All in all, many factors for us to sell the EUR to start this week.

EUR/USD

Let’s have a look at the EUR/USD. For the most part we consolidated overnight, but importantly remaining below the old level of support now turned resistance at 1.3180. It wasn’t until NY trading that we saw a move downward, as we breached 1.31 shortly.

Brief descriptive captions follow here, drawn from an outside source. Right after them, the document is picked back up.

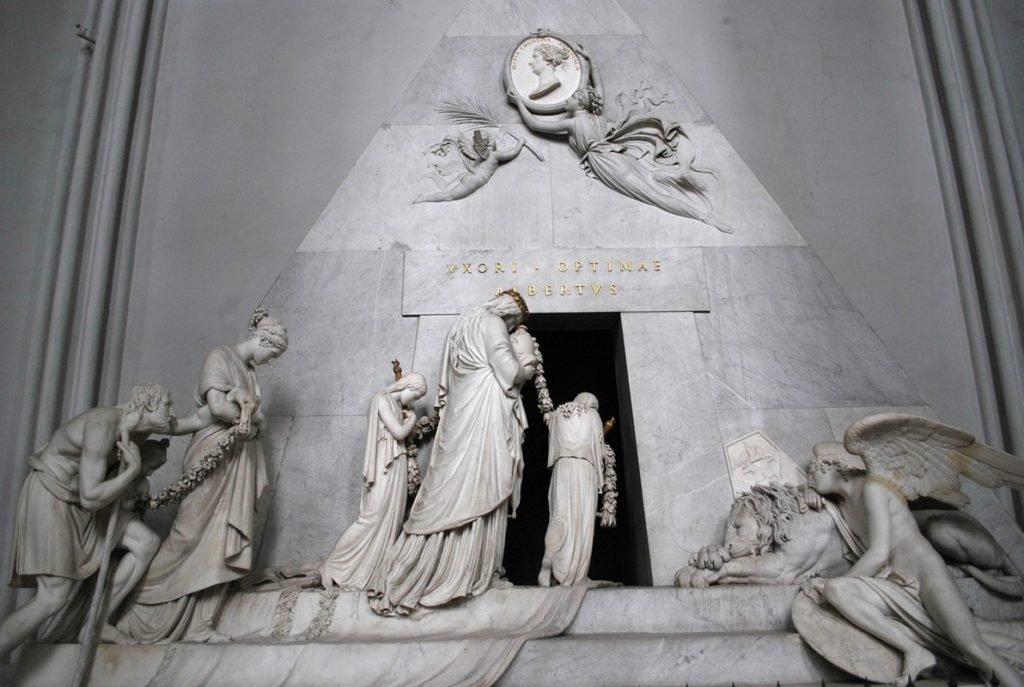 Надгробие на могиле Марии Кристины Австрийской.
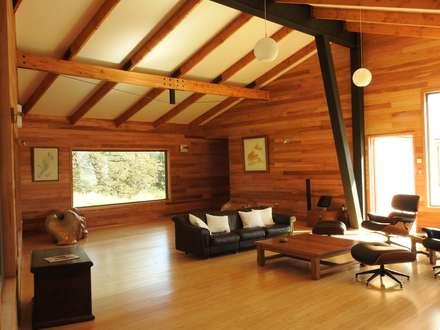 VISTA INTERIOR ESTAR: Livings de estilo moderno por U.R.Q. Arquitectura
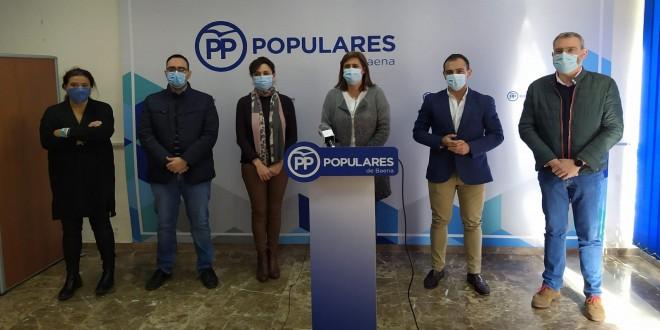 La alcaldesa de Baena, Cristina Piernagorda, junto a Mª Luisa Ceballos, Félix Romero y los ediles del Grupo Municipal del PP, esta mañana, en la sede del Pp de Baena. Foto: TV Baena.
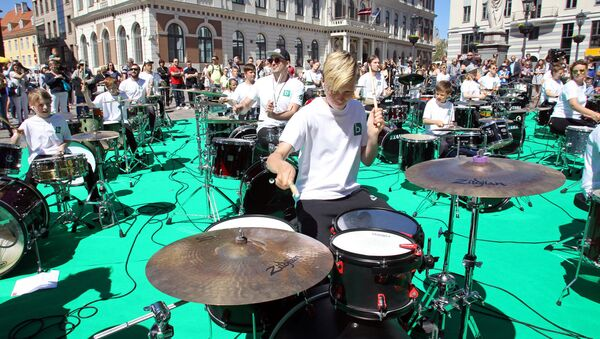 Выступление барабанщиков Школы ударных инструментов имени Анджея Граудса на Ратушной площади Риги - Sputnik Latvija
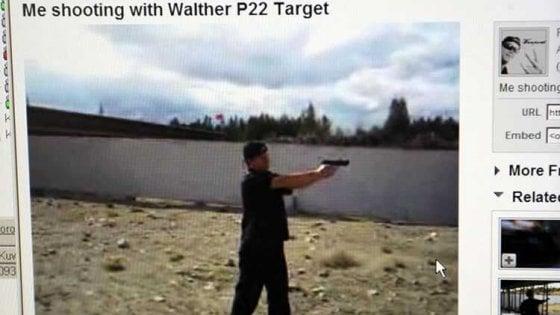 Basta armi su YouTube, via tutorial e istruzioni. Ma qualcun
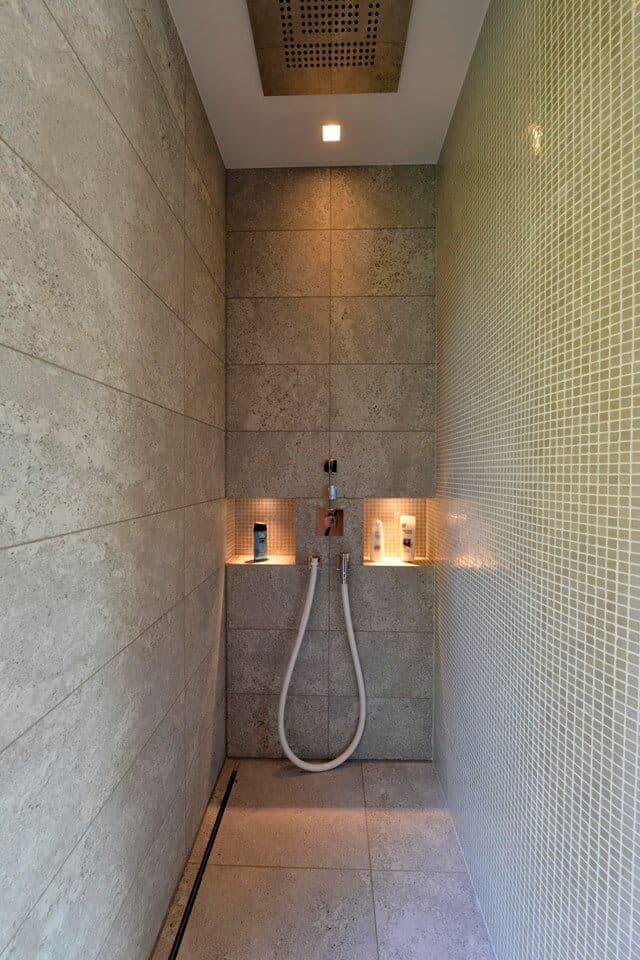 Wandverkleidung in der Dusche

That also was a break of the 200-day moving average and could cause sellers who base decisions on technical factors to step up their selling of the common currency. We pushed below the 200-period MA in late November as well. The breach of $1.31 means the euro is now vulnerable to a drop to $1.3060, a level last seen on Dec. 2 and below that 1.2970.

EUR/CHF

The Swiss Franc took the brunt of Euro weakness, as it sliced through our pivots formed last Friday, and we pushed to a fresh record low at 1.2634. The euro’s drop against the Swiss franc fueled some speculation the Swiss central bank could step into currency markets, exploiting thin end-of-year liquidity to halt the currency’s rise. There have been no overt signs of the Swiss National Bank in currency markets, but some strategists were on guard. The Swiss central bank likely will tolerate a move in the euro down to 1.25 before we consider possible intervention.

USD/CHF

The USD/CHF piggy-backed on the move in the EUR/CHF, and we the Swissy gain against the Greenback. We bounced down of an important level at 0.9720, which was our old level of support (from Dec5th) but now acts as resistance. We also remain coffined in a sideways range between 0.9720 and 0.9560.

GBP/USD

Looking at the GBP/USD, we see it rallying overnight a bit, cutting into the sharp losses from Friday, but after hitting the 61.8% retracement of the swing from 1.5650 down to 1.5450 around, we see the pair fell back down again. This is reminiscent of what we saw last week. We had been looking for a break of 1.55, and we got that to end last week, now we approach that level yet again.

USD/JPY

US 10-year notes are down nearly 30 basis points in yield since the middle of last week, which is helping to undermine the USD/JPY. I guess traders and hedgers are guessing that if the USD/JPY can’t build a beach-head above 84.50 when yields are above 3.56%, it’s going to have a harder time doing it at 3.27%.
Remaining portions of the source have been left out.